O açaí, uma commodity?

Pesquisador reúne evidências sobre o processo de equiparação de um tradicional fruto do Norte do Brasil com produtos como açúcar, milho, palma e soja

Nos idos dos anos 1990, um empresário paulista se deparou com uma pequena fruta saborosa de coloração escura, mas exótica aos olhos de um empreendedor industrial do Sudeste do Brasil. Esse encontro, no entanto, não se limitaria à interação de dois universos pitorescos distintos. Seria, na verdade, o marco de um processo atualmente em curso e que está transformando o açaí, um dos mais tradicionais alimentos da porção Norte do país.

Do contato do empresário com o fruto, surgiu, em hora e local oportunos, uma ideia que mudaria para sempre um elemento da cultura alimentar nortista. Ele decidiu fabricar sorvetes, misturando-os com creme da fruta, e vendê-los pelas praias dos Estados do Sudeste. Daí em diante, foi questão de tempo até aquele mix ganhar paladares sedentos por novidades e se tornar um ícone dos sabores de sucos, granolas e comidas geladas pelo Brasil.

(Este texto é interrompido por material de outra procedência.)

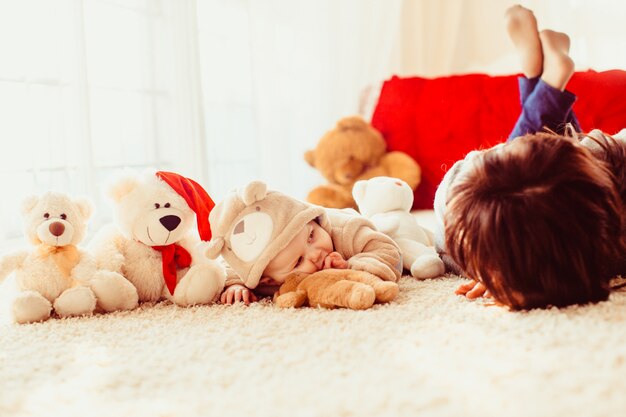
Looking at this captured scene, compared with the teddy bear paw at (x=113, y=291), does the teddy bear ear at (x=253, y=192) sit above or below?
above

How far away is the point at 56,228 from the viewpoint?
1.08 meters

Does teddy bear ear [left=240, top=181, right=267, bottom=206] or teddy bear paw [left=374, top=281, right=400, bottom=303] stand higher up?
Result: teddy bear ear [left=240, top=181, right=267, bottom=206]

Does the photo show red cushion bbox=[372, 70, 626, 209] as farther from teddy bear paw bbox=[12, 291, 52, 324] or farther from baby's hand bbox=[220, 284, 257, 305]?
teddy bear paw bbox=[12, 291, 52, 324]

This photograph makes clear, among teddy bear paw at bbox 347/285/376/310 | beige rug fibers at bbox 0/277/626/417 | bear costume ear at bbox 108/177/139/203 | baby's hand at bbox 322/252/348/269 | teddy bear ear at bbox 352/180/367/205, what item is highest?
bear costume ear at bbox 108/177/139/203

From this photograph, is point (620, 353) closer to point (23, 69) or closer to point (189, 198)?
point (189, 198)

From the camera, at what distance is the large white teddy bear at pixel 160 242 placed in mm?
1124

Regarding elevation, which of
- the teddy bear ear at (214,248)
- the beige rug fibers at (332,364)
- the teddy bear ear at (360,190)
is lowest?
the beige rug fibers at (332,364)

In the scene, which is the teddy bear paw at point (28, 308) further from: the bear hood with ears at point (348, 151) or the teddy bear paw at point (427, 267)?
the bear hood with ears at point (348, 151)

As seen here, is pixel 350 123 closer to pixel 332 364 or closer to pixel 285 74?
pixel 285 74

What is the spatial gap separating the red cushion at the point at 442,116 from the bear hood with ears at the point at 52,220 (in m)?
1.36

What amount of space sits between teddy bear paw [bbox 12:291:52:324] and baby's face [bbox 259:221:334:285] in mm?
376

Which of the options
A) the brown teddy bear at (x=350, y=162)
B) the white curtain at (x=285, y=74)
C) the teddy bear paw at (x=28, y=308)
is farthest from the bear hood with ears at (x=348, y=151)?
the teddy bear paw at (x=28, y=308)

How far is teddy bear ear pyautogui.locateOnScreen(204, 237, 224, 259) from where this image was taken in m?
1.09

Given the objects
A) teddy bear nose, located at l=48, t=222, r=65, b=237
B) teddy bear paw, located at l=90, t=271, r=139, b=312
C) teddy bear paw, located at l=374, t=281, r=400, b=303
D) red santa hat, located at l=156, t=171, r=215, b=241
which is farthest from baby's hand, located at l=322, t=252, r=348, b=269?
teddy bear nose, located at l=48, t=222, r=65, b=237
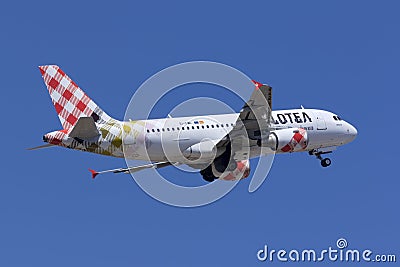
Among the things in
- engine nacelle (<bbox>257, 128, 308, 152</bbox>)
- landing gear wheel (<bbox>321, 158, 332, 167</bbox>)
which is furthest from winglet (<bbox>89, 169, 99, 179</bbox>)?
landing gear wheel (<bbox>321, 158, 332, 167</bbox>)

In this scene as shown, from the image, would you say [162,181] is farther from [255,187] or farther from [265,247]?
[265,247]

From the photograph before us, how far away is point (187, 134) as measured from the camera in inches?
2181

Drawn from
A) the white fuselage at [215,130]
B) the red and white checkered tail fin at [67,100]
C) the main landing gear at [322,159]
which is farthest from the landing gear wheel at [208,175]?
the red and white checkered tail fin at [67,100]

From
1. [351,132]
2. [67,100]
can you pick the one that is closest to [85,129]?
[67,100]

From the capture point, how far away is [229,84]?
50.3m

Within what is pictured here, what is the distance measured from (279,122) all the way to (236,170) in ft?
15.4

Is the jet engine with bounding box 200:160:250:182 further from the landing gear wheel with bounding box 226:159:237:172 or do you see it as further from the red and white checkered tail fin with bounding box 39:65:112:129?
the red and white checkered tail fin with bounding box 39:65:112:129

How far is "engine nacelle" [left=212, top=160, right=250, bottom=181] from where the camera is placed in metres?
58.2

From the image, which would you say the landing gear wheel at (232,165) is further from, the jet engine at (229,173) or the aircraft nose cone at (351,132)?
the aircraft nose cone at (351,132)

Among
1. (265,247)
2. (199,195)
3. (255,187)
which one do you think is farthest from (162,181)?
(265,247)

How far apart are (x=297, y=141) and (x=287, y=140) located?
3.88ft

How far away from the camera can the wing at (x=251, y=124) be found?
49656mm
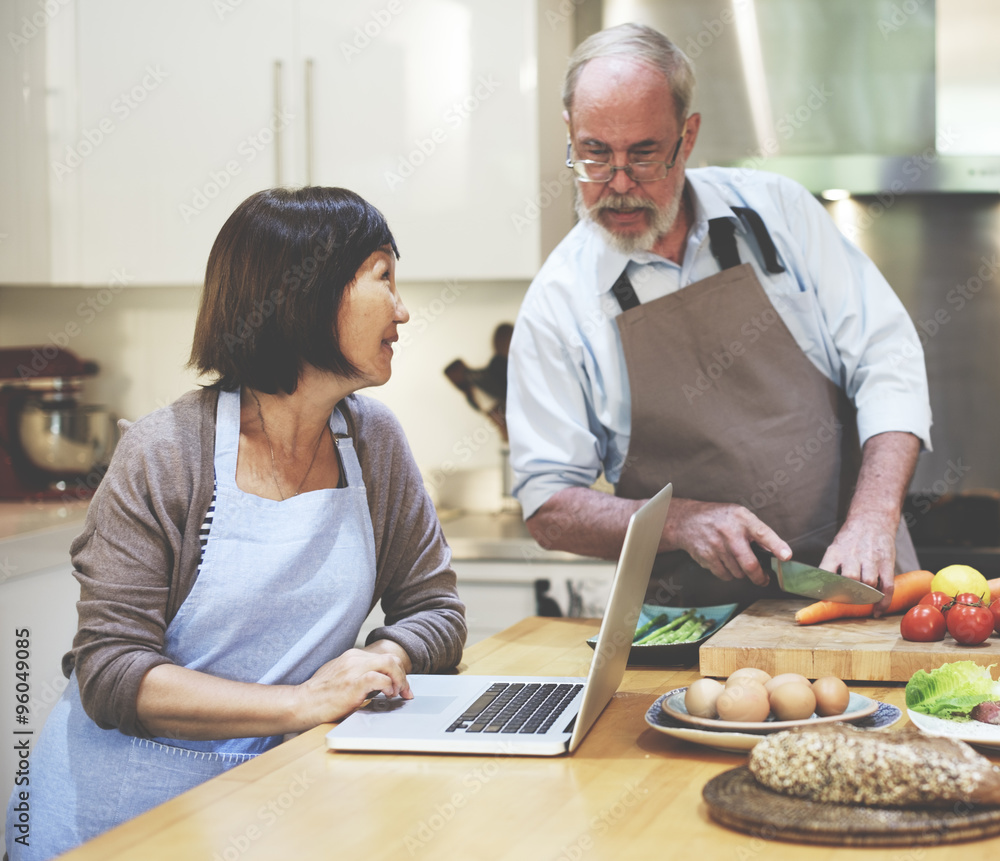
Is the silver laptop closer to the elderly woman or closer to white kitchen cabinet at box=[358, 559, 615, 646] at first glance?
the elderly woman

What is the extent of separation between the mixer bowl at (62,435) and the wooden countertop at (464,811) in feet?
7.08

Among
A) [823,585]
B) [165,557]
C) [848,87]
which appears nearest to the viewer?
[165,557]

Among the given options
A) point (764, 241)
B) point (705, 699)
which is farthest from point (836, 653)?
point (764, 241)

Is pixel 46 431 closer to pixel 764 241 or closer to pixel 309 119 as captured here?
pixel 309 119

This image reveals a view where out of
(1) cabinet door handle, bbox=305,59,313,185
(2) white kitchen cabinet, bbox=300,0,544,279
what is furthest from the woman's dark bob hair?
(1) cabinet door handle, bbox=305,59,313,185

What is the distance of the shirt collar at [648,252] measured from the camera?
190cm

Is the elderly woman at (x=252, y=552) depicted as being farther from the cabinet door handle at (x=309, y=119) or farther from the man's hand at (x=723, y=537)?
the cabinet door handle at (x=309, y=119)

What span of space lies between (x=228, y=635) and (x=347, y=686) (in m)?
0.19

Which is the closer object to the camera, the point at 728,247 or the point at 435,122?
the point at 728,247

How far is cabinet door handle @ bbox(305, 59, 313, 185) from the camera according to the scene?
3.04 metres

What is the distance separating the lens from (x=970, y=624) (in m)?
1.32

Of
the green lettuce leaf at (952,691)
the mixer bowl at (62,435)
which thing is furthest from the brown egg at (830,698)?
the mixer bowl at (62,435)

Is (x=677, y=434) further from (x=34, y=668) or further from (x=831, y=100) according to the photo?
(x=34, y=668)

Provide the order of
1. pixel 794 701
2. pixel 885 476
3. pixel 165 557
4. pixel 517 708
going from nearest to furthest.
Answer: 1. pixel 794 701
2. pixel 517 708
3. pixel 165 557
4. pixel 885 476
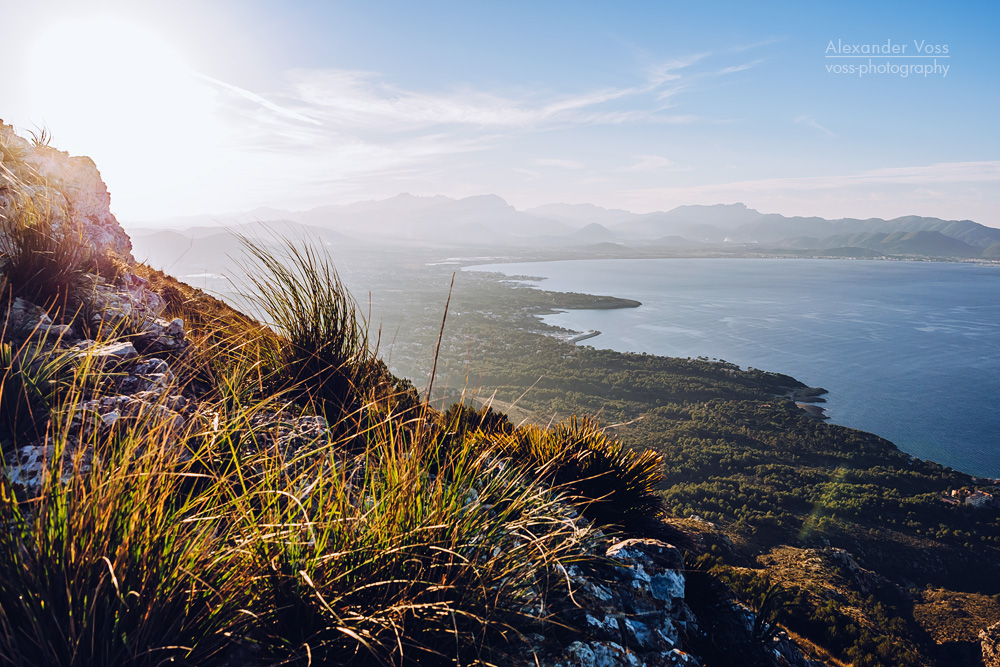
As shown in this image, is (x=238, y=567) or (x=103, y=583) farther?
(x=238, y=567)

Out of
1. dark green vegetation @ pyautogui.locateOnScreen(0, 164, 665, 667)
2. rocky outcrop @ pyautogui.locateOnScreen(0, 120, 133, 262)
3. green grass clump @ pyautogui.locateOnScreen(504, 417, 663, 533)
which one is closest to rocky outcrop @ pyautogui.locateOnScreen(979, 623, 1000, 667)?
green grass clump @ pyautogui.locateOnScreen(504, 417, 663, 533)

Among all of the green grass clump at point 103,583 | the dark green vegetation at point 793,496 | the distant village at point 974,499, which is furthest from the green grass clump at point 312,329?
the distant village at point 974,499

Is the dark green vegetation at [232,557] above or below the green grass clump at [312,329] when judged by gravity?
below

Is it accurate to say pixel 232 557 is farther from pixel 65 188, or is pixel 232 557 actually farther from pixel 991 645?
pixel 991 645

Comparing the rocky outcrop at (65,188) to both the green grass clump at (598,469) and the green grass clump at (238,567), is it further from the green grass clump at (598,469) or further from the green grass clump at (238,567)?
the green grass clump at (598,469)

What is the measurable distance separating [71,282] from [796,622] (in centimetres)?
1244

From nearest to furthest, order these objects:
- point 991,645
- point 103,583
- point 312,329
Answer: point 103,583 → point 312,329 → point 991,645

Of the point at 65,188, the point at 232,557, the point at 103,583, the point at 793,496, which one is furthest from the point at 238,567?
the point at 793,496

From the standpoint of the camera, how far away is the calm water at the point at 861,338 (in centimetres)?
4284

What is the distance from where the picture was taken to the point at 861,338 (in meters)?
67.8

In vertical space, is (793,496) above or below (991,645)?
below

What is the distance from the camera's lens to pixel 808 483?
106 feet

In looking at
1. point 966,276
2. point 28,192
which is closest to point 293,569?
point 28,192

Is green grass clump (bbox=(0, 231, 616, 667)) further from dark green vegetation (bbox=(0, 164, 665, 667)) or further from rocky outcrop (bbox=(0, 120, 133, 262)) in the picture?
rocky outcrop (bbox=(0, 120, 133, 262))
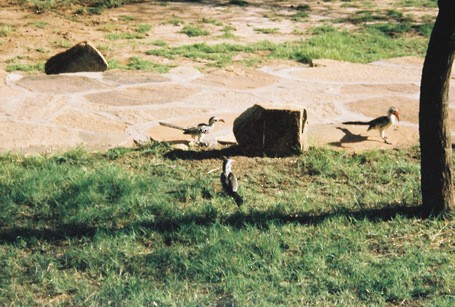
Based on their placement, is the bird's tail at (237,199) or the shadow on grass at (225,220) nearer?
the shadow on grass at (225,220)

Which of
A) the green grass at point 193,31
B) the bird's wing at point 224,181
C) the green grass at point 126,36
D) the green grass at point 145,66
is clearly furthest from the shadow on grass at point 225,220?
the green grass at point 193,31

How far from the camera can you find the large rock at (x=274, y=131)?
555 centimetres

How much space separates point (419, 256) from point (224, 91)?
3.88 m

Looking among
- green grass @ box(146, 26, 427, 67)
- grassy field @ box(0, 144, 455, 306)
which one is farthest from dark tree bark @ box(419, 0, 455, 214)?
green grass @ box(146, 26, 427, 67)

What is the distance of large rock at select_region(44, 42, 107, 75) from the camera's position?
26.4 feet

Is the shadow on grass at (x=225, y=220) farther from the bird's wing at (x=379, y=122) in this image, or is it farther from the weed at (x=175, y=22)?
the weed at (x=175, y=22)

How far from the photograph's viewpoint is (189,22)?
436 inches

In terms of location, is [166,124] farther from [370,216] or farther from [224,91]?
[370,216]

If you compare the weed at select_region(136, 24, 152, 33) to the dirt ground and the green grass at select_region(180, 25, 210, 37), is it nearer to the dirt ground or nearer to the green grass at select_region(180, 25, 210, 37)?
the dirt ground

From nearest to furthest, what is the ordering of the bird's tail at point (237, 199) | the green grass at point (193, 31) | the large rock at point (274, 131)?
the bird's tail at point (237, 199) → the large rock at point (274, 131) → the green grass at point (193, 31)

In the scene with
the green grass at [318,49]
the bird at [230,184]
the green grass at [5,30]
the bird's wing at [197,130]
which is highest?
the green grass at [5,30]

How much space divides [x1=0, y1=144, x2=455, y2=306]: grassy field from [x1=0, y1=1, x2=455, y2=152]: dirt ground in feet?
1.98

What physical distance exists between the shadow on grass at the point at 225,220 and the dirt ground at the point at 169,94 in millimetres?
1447

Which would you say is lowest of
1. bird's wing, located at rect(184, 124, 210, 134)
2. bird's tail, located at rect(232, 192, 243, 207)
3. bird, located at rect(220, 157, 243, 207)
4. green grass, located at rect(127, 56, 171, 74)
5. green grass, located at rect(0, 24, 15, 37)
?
bird's tail, located at rect(232, 192, 243, 207)
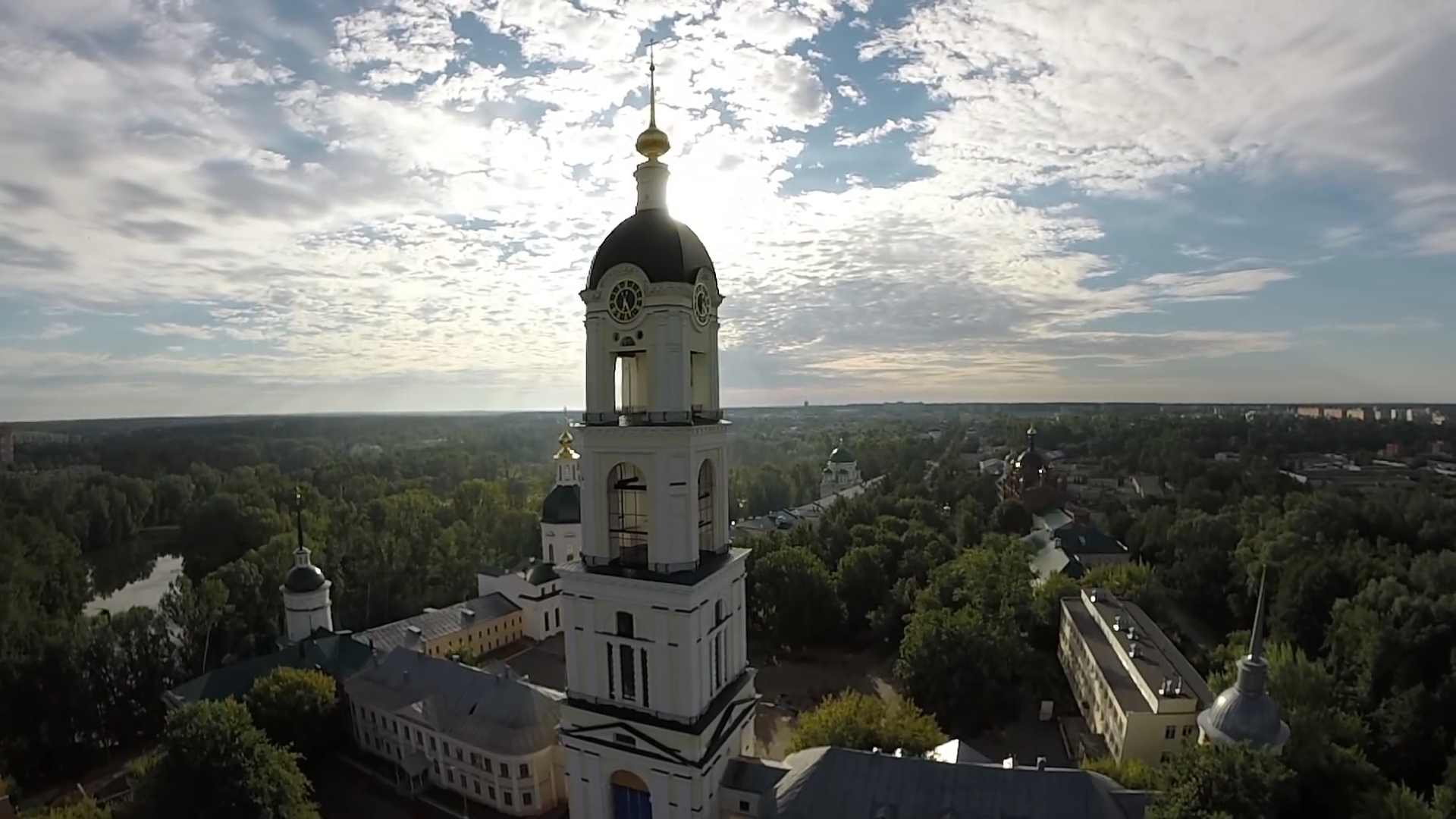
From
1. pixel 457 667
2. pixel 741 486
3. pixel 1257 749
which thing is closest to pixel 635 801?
pixel 457 667

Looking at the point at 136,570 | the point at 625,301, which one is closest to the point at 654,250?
the point at 625,301

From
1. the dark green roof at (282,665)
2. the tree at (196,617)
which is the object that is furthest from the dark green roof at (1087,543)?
the tree at (196,617)

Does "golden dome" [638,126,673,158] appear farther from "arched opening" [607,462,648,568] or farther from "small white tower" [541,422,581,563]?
"small white tower" [541,422,581,563]

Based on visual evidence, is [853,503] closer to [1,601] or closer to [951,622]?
[951,622]

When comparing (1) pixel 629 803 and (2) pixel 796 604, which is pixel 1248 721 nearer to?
(1) pixel 629 803

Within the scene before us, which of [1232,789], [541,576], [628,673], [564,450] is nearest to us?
[1232,789]

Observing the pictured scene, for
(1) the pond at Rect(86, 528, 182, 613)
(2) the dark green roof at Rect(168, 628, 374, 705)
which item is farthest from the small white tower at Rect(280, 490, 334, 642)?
(1) the pond at Rect(86, 528, 182, 613)
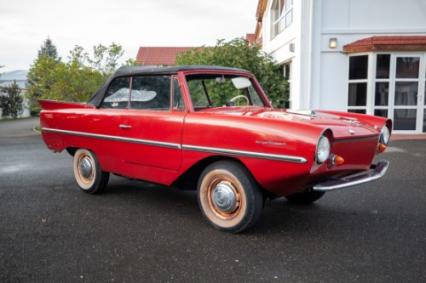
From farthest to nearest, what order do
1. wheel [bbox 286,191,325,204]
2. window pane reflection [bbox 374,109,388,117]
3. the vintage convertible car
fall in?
window pane reflection [bbox 374,109,388,117], wheel [bbox 286,191,325,204], the vintage convertible car

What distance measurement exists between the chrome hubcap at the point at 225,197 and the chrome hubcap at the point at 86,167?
2.05m

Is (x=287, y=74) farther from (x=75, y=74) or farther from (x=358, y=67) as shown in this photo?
(x=75, y=74)

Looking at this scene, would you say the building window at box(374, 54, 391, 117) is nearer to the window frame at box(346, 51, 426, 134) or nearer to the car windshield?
the window frame at box(346, 51, 426, 134)

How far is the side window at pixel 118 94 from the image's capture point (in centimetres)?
481

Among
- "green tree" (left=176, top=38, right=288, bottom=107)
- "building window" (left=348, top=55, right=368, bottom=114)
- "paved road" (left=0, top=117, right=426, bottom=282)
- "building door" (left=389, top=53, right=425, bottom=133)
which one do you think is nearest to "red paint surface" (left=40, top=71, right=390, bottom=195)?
"paved road" (left=0, top=117, right=426, bottom=282)

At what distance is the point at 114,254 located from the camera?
A: 3.24m

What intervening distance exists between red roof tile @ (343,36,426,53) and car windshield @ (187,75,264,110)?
265 inches

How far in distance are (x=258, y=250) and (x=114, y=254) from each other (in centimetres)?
115

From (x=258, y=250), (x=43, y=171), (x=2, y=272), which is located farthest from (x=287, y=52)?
(x=2, y=272)

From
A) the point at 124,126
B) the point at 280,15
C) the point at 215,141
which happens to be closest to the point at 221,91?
the point at 124,126

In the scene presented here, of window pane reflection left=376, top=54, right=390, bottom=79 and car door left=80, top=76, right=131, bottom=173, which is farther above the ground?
window pane reflection left=376, top=54, right=390, bottom=79

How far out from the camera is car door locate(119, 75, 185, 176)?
405cm

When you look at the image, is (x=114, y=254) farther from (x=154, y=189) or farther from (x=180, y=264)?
(x=154, y=189)

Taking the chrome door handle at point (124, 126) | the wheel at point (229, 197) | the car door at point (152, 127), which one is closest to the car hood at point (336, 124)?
the car door at point (152, 127)
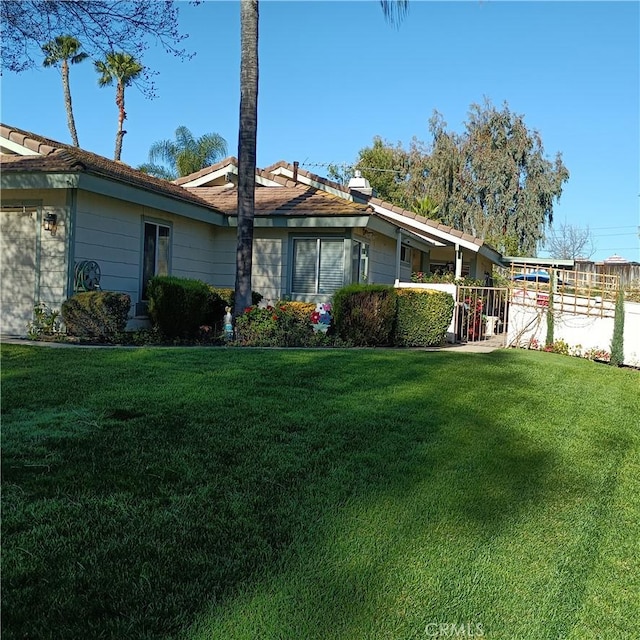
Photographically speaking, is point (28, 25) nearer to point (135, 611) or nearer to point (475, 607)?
point (135, 611)

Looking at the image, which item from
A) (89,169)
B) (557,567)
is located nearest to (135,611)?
(557,567)

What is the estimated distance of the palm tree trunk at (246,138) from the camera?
1124cm

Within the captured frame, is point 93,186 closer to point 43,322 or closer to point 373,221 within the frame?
point 43,322

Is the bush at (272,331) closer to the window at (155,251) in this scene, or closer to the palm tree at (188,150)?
the window at (155,251)

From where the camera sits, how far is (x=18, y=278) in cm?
1143

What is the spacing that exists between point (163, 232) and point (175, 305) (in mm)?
2732

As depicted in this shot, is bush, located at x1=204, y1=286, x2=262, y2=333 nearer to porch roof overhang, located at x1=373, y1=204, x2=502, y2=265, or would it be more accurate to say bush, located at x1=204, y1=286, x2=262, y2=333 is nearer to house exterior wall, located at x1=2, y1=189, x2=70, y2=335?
house exterior wall, located at x1=2, y1=189, x2=70, y2=335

Essa história, reduzida aqui a uma pequena sinopse, é apenas um dos elementos que o pesquisador Rafael Fonseca, do Grupo de Pesquisa sobre Fome e Relações Internacionais (Fomeri) da Universidade Federal da Paraíba (UFPB), levantou, em sua dissertação de mestrado, para mostrar que o açaí está em vias de se tornar uma commodity agrícola, como são hoje o açúcar, o milho, a palma e a soja.

Para que a pequena fruta escura tomasse esse rumo, no entanto, não bastou uma decisão com ares disruptivos vinda de um pequeno-burguês paulista. Fonseca afirma que o empresário em questão tinha um contexto mais do que favorável para o desenvolvimento da sua ideia — e é aí que está o pulo do gato.

“Sob um olhar da geopolítica”, diz o pesquisador, um internacionalista, “desde a década de 1980 vivemos, sob o neoliberalismo, um regime agroindustrial corporativo, no qual empresas multinacionais começam a controlar cada vez mais a distribuição de alimentos. Nessa época, os países do Sul global começaram a exportar mais frutas, tanto para atender o mercado interno quanto para a exportação”.

Entre as frutas que passaram de alimento cultural para item de desejo em outras regiões do Brasil e do mundo estava, justamente, o açaí. 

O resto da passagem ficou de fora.